§ SET TASKS
[A] In the Georgia–South Ossetia article, where was Vakhtang Gogidze standing when the shell injured him?
[B] Carry on the Georgia–South Ossetia article past its final sentence.

§ PAGE TEXT
* START *
Georgia and South Ossetia exchange blame and gunfire
Just after mid-day on Saturday, a shell fired from the mountains seriously injured 17-year-old
Vakhtang Gogidze in his own front garden in Tamarasheni, a Georgian village located directly on the outskirts of the separatist capital Tskhinvali.
His grandmother Tamara is used to gunfire. Her garden fence is riddled with bullet holes. But Saturday’s fire fight was more intense than usual.
“My grandson came out to open the doors of the garage when suddenly a shell exploded. His father rushed out and held the injured boy in his arms,” said Tamara Gogidze.
The student, who was preparing to go to Tbilisi to take university entrance exams, had shrapnel injuries to his head and legs.
South Ossetia has been shaken by shootings in the past three days. The region broke away from central government control following a conflict in the early 1990s, but Georgia has vowed to get it back.
* END *
(Saved entries)
* START *
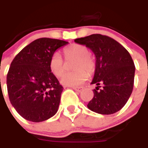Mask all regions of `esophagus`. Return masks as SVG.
I'll use <instances>...</instances> for the list:
<instances>
[{"label":"esophagus","instance_id":"34e87169","mask_svg":"<svg viewBox=\"0 0 148 148\" xmlns=\"http://www.w3.org/2000/svg\"><path fill=\"white\" fill-rule=\"evenodd\" d=\"M72 89L75 90H77L78 92H81L83 89H84V87H83V86H80V87H72Z\"/></svg>","mask_w":148,"mask_h":148}]
</instances>
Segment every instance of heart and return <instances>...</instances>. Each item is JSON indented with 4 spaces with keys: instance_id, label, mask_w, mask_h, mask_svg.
Listing matches in <instances>:
<instances>
[{
    "instance_id": "1",
    "label": "heart",
    "mask_w": 148,
    "mask_h": 148,
    "mask_svg": "<svg viewBox=\"0 0 148 148\" xmlns=\"http://www.w3.org/2000/svg\"><path fill=\"white\" fill-rule=\"evenodd\" d=\"M66 59L77 58L73 65L76 71L66 73L61 79V83L66 86H77L86 82L88 74H92L95 71V64L93 58L89 55V49L80 44H71L63 50ZM49 68L55 77H60L64 72V64L61 56L54 53L49 62Z\"/></svg>"
}]
</instances>
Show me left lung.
* END *
§ THE RESPONSES
[A] In his own front garden in Tamarasheni.

[B]
As well as Vakhtang, two Ossetians were reported injured in Tskhinvali on Saturday. Each side blames the other for starting the gun battles, and independent observers have yet to confirm the source of the shooting.
“The monitoring group have examined the situation, they have confirmed that a firefight took place, but have not established who started it,” said Yury Vereshchak from the Joint Peacekeeping Forces.
But those who live in Tamarasheni hear shots on a daily basis.
“They normally start shooting in the evening, when it starts getting dark, but today they started earlier,” Vakhtang Kiknadze, local resident.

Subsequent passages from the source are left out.